Cyclisme, Giro : Tim Merlier, le chef de la bande

Pour beaucoup Mathieu van der Poel était l’arbre qui cache la forêt Alpecin. L’homme qui symbolisait l’équipe, celui qui avait raflé l’ensemble de points pour la mener à la première place du classement européen. Une analyse réductrice. Si l’apport comptable de MVDP n’est pas contestable, à ses côtés, les frangins Roodhooft ont dressé une équipe de guerriers capables de se surpasser.

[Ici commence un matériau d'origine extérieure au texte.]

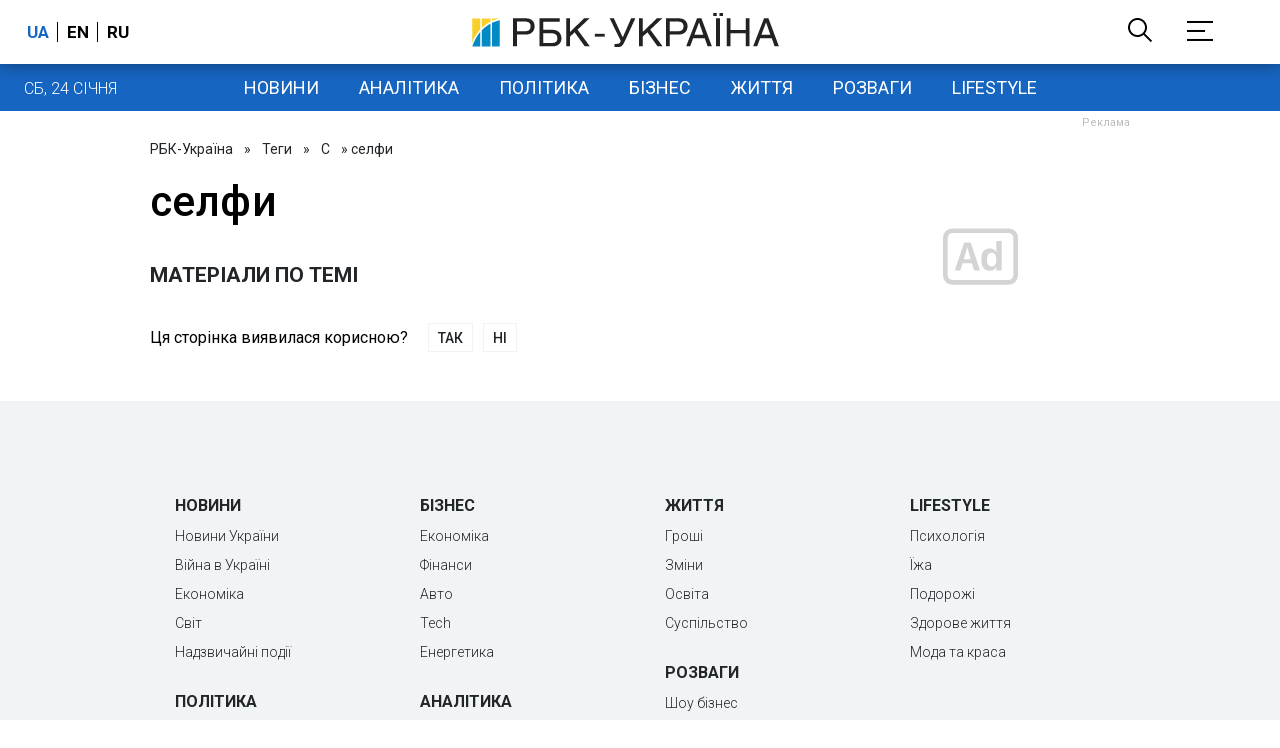

--- FILE ---
content_type: text/html; charset=utf-8
request_url: https://www.google.com/recaptcha/api2/aframe
body_size: 151
content:
<!DOCTYPE HTML><html><head><meta http-equiv="content-type" content="text/html; charset=UTF-8"></head><body><script nonce="YI55dFYH3pSNbu8v_8vitw">/** Anti-fraud and anti-abuse applications only. See google.com/recaptcha */ try{var clients={'sodar':'https://pagead2.googlesyndication.com/pagead/sodar?'};window.addEventListener("message",function(a){try{if(a.source===window.parent){var b=JSON.parse(a.data);var c=clients[b['id']];if(c){var d=document.createElement('img');d.src=c+b['params']+'&rc='+(localStorage.getItem("rc::a")?sessionStorage.getItem("rc::b"):"");window.document.body.appendChild(d);sessionStorage.setItem("rc::e",parseInt(sessionStorage.getItem("rc::e")||0)+1);localStorage.setItem("rc::h",'1769229240223');}}}catch(b){}});window.parent.postMessage("_grecaptcha_ready", "*");}catch(b){}</script></body></html>

--- FILE ---
content_type: application/javascript; charset=utf-8
request_url: https://fundingchoicesmessages.google.com/f/AGSKWxVN97xWTR--NU0uv-oQczjYgASYYLimjmKCSlUisONt7aNFL1OrMz1UqKJ9ZabxlSCJnv4yB8xFievTVt7jwb1zp76c0uYdG9O9Xrh1c1rBq2SUbQse6ywBSH8jyJ8O509R4hLS4jwMvfZvCvZ6Ua4u5nc2jaCBbXG0-32UxJHcy4A_2tKS-OfPeA==/_.ashx?ad=/disabled_adBlock./tidaladplugin.-ad-large._adengage_
body_size: -1290
content:
window['d34e1a79-e528-4583-b083-af6e81d3e467'] = true;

Qualifiée pour le Giro, l’équipe Alpecin est arrivée orpheline de l’ogre van der Poel mais avec des ambitions certaines. Cintré dans sa tunique noire, jaune, rouge, Dries De Bondt ne cachait pas ses ambitions avant le départ de la première étape. "Le but c’est de gagner des étapes avec Tim (NDLA : Merlier). On va prendre nos responsabilités, avec lui, nous avons un des favoris pour la victoire finale. Avec les équipes des autres sprinters, on va contrôler pour que ça arrive au sprint". Ce qui fut annoncé à Stupingi fut fait à Novara. Premier Giro et premier succès pour Alpecin via Merlier.

"C’est un des meilleurs sprinters du peloton pour le moment. C’est un gars très à l’aise, très posé et très gentil", enchaîne Louis Vervaeke, le grimpeur de l’équipe. La réussite, Alpecin, la puise dans l’esprit de groupe et la cohésion derrière un leader. "On forme un chouette groupe. On est presque 8 potes en fait. On est prêt à tout donner les uns pour les autres, même moi qui vise plutôt les étapes montagneuses ou Jimmy Janssen qui n’est pas le meilleur pilote. On compose tous le train de Tim. C’est vraiment ça l’esprit de l’équipe".

L’éclosion à 28 ans

En quelques mois, Tim Merlier est devenu une référence dans le monde des sprinters. Une éclosion sur le tard pour ce garçon de 28 ans, lauréat cette année du GP Samyn, de Bredene Koksijde et du GP Monséré.

"Il a surtout roulé en cyclo-cross où il avait mis ses priorités jusqu’à tard" nous explique Louis Vervaecke. "Progressivement, il a évolué de plus en plus vers la route et je pense qu’il a seulement découvert tard qu’il était si fort comme sprinter".

Un talent qui n’avait pas échappé à Gérard Bulens qui l’avait pointé comme favori plusieurs semaines avant le championnat de Belgique 2019, alors que le grand public ne le connaissait pas encore. "Chez les juniors, il était déjà très rapide, c’est un garçon qui n’a pas froid aux yeux mais il ne prend jamais de risques superflus. Je connaissais l’arrivée de Novara et je savais qu’il était capable de surprendre les meilleurs".

Merlier échappe aux radars

Paradoxalement, chez les jeunes, Merlier n’arrive pas à convaincre les managers des équipes de se battre pour lui. Son "mentor" Mario De Clercq rappelait à des confrères flamands que lors de son passage chez les espoirs, il l’avait conseillé à plusieurs managers mais aucun ne semblait prêt à s’encombrer d’un crossman. Une erreur qui a fait le bonheur des frères Roodhooft dès 2019 et le titre national. Aujourd’hui, deux ans plus tard, celui qui partage la vie de Cameron Vandenbroucke n’est pas rassasié. Sur les routes du Piémont, pour son premier grand Tour, Merlier a pris du plaisir à porter le maillot cyclamen.

"C’est un sentiment spécial de disputer une étape avec le maillot sur les épaules. Tout le monde te regarde. J’espère que je pourrai encore un peu rouler avec ce maillot. Ma victoire a motivé tout le monde. Les gars ont roulé toute la journée autour de moi. Ils ont fait tout ce que je souhaitais. Les prochains jours ce sera encore mieux je pense".

Avant de laisser la place quand la montagne arrivera, viendra alors pendant la deuxième et la troisième semaine, l’heure des Vervaeke, De Bondt et Janssen qui essayeront de se glisser dans les bonnes échappées pour compléter le bonheur d’une bande de potes occupés à démontrer que MVDP n’est pas seul à bord.